Set down, word for word, the stretch of lines from the one containing "What exact distance" to the end of the records below.

● ● ●

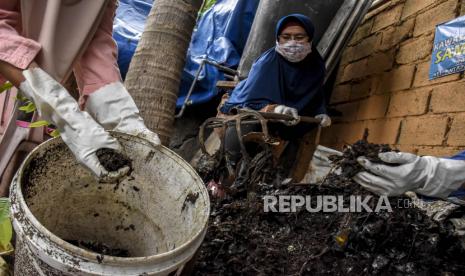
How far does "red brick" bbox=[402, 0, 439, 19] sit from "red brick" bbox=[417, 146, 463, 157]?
3.37 feet

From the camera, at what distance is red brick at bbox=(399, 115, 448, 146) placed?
2369 millimetres

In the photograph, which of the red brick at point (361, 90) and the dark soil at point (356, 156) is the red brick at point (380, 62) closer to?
the red brick at point (361, 90)

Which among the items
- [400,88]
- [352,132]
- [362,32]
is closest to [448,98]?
[400,88]

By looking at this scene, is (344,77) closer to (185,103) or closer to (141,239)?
(185,103)

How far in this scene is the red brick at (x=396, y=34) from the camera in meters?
3.00

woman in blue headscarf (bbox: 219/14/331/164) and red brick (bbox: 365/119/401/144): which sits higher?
woman in blue headscarf (bbox: 219/14/331/164)

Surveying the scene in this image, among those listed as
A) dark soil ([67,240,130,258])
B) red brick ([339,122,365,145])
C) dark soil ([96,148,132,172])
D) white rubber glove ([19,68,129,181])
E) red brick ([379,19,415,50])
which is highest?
red brick ([379,19,415,50])

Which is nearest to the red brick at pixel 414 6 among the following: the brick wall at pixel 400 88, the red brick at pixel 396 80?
the brick wall at pixel 400 88

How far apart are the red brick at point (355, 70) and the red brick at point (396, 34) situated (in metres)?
0.25

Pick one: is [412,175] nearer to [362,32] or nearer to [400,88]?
[400,88]

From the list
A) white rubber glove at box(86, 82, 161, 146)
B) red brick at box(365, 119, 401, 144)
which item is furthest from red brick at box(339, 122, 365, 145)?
white rubber glove at box(86, 82, 161, 146)

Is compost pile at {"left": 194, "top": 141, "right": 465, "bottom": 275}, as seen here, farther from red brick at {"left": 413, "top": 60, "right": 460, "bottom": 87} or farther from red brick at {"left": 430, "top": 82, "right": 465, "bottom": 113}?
red brick at {"left": 413, "top": 60, "right": 460, "bottom": 87}

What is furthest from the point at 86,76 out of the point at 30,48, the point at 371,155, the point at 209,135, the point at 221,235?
the point at 209,135

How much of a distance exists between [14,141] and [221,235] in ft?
4.39
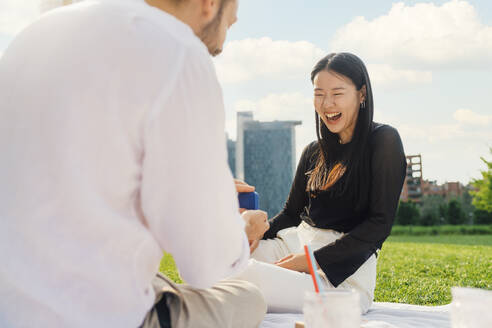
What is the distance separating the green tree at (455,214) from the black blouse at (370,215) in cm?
3345

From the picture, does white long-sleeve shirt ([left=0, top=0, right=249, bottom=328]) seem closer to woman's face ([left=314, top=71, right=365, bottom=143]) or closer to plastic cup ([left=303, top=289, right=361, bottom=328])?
plastic cup ([left=303, top=289, right=361, bottom=328])

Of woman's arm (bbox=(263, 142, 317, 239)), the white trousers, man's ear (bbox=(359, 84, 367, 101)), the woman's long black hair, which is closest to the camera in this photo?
the white trousers

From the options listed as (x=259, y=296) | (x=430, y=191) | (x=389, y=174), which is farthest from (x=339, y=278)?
(x=430, y=191)

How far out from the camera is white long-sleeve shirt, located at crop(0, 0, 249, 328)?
0.95 metres

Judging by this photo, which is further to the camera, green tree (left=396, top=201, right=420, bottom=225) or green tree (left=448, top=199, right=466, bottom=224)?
green tree (left=448, top=199, right=466, bottom=224)

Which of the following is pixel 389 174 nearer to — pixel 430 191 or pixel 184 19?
pixel 184 19

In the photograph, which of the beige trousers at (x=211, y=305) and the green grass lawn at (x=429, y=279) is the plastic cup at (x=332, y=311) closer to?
the beige trousers at (x=211, y=305)

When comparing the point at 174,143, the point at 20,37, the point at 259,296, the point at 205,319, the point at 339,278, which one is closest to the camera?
the point at 174,143

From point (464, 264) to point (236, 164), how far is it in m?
31.1

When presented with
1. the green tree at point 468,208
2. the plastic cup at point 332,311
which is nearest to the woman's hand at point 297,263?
the plastic cup at point 332,311

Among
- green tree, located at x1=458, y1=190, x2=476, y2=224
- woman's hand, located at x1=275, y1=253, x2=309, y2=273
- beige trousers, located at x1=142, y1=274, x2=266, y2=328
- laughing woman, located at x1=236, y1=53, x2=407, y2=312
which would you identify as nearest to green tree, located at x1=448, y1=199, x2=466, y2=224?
green tree, located at x1=458, y1=190, x2=476, y2=224

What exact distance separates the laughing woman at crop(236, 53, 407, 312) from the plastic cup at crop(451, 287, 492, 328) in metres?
1.18

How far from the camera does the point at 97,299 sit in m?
1.00

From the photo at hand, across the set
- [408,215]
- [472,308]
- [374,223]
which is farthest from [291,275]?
[408,215]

● ● ●

RESULT OF THE TASK:
What exact distance separates the laughing woman at crop(236, 53, 407, 312) from the plastic cup at crop(451, 287, 492, 328) in metres?
1.18

How far from the camera does the point at 97,299 sit in m?
1.00

From the photo at hand, across the set
- [408,215]
- [472,308]
- [374,223]
which is farthest from [291,275]?
[408,215]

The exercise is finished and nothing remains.